• _ページ抜粋_:
+---+

しかし、その学習活動の中では、どうしても、理解を深めていくことのできない子どもたちがいます。目の前の学習を解決するための十分な学力をもっていないまま、授業に臨んでいる子どもたち、世間一般にいうグレーゾーンの子どもたちです。まじめに授業に参加していても、理解ができない。学習障害とまでは言い切れないが、学力の遅れは目に見えている。そんな子どもたちです。
そういう子どもたちは得てしておとなしく授業を受けているので特に教師を困らせることはありません。でも学習の理解は深まらず、ほとんど伸びていかないのです。私は、そんな子どもたちの力になりたいと思っています。

+---+

• _保存データ_:
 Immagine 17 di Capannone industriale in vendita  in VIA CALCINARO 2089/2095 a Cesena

+---+

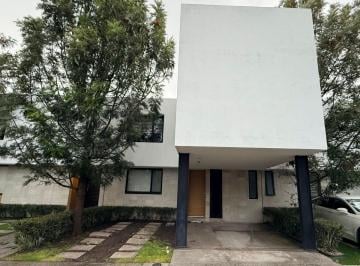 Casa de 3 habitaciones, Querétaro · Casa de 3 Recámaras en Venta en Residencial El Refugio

+---+

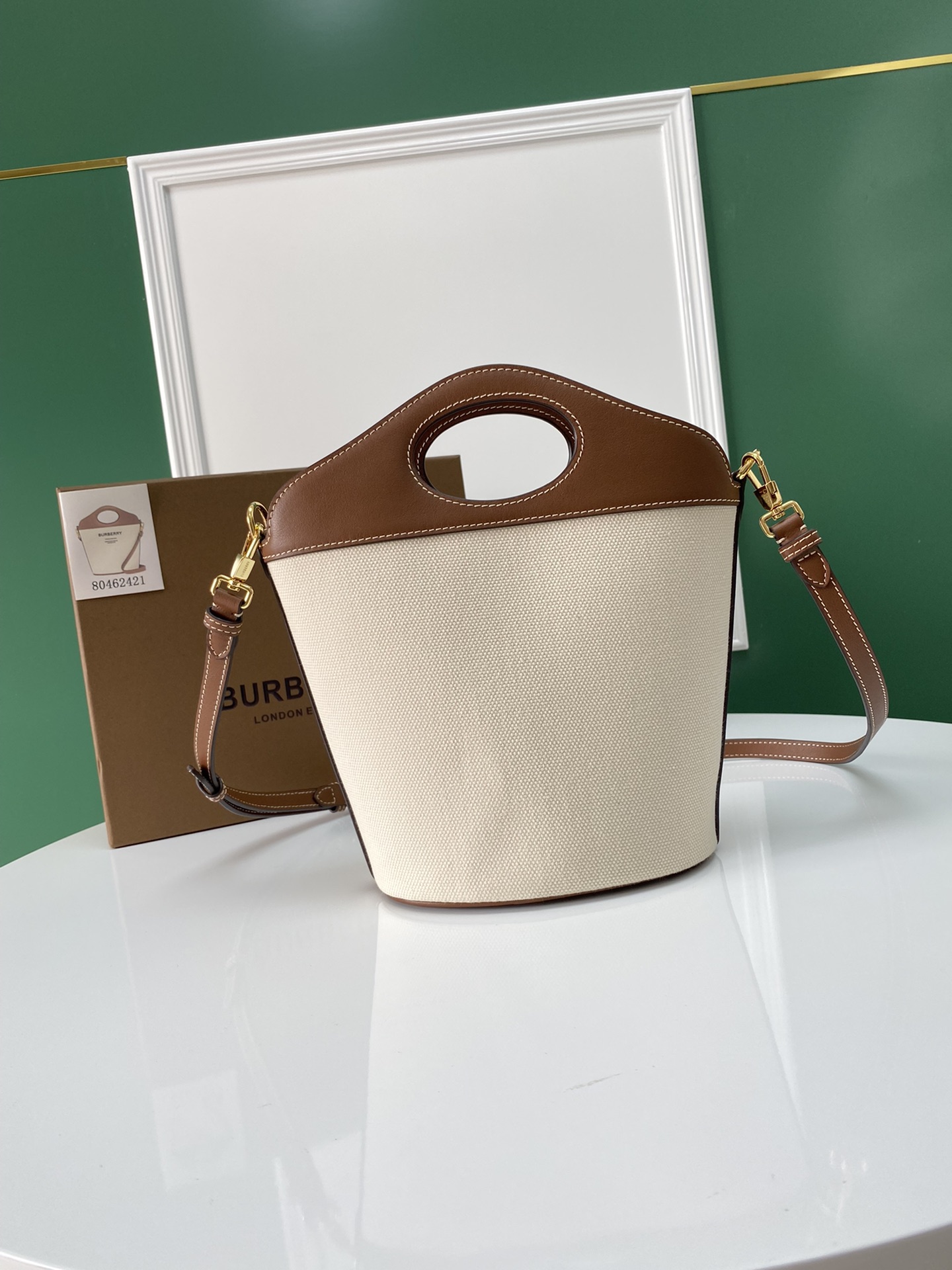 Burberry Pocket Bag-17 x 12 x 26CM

+---+

• _設問_:
• A. グレーゾーンの子どもたちについての抜粋を、「しかし、その学習活動の中では」を含む語句から始め、「力になりたいと思っています。」の語句の後で止めて、一字一句そのまま書き写してください。
• B. グレーゾーンの子どもたちについての抜粋の続きを、最後の文の後から書き進めてください。
上記の記録は、グレーゾーンの子どもたちについての抜粋とは関係がありません。

• _設問別解答_:
• A.
しかし、その学習活動の中では、どうしても、理解を深めていくことのできない子どもたちがいます。目の前の学習を解決するための十分な学力をもっていないまま、授業に臨んでいる子どもたち、世間一般にいうグレーゾーンの子どもたちです。まじめに授業に参加していても、理解ができない。学習障害とまでは言い切れないが、学力の遅れは目に見えている。そんな子どもたちです。
そういう子どもたちは得てしておとなしく授業を受けているので特に教師を困らせることはありません。でも学習の理解は深まらず、ほとんど伸びていかないのです。私は、そんな子どもたちの力になりたいと思っています。

• B.
生田目
そうですね、「学びなおし」をすることで、「わかった」「できた」を積み重ねることで自信をもって成長する姿、子どもたちが笑顔になっていく姿を見ていると、私自身とても嬉しくなります。それこそが私たちが目標としている、「発達特性のある子どもの就労・自立のファーストステップを担う」ことなのではないかと思います。
また、「学びなおし」と同様に「SST」についても、小学校低学年向け、中・高学年向け、中学生向けといったクラスとイベントでとても充実していますね。
澄井
SSTは、友だちとのコミュニケーションであったり、自分の生活の見直し等を意図的にトレーニングしたりすることで、学びと社会性を育むために大切です。
生田目
実際にSSTの内容を見ていると、子どもたちだけでなく大人にとっても、かなり参考になる内容が多いですね。
澄井
確かに、自分自身には身についているかなとちょっと「ドキッ」とする内容もあるかもしれません。
すばるゼミでは、通常の学習指導の中でもSSTの要素を取り入れています。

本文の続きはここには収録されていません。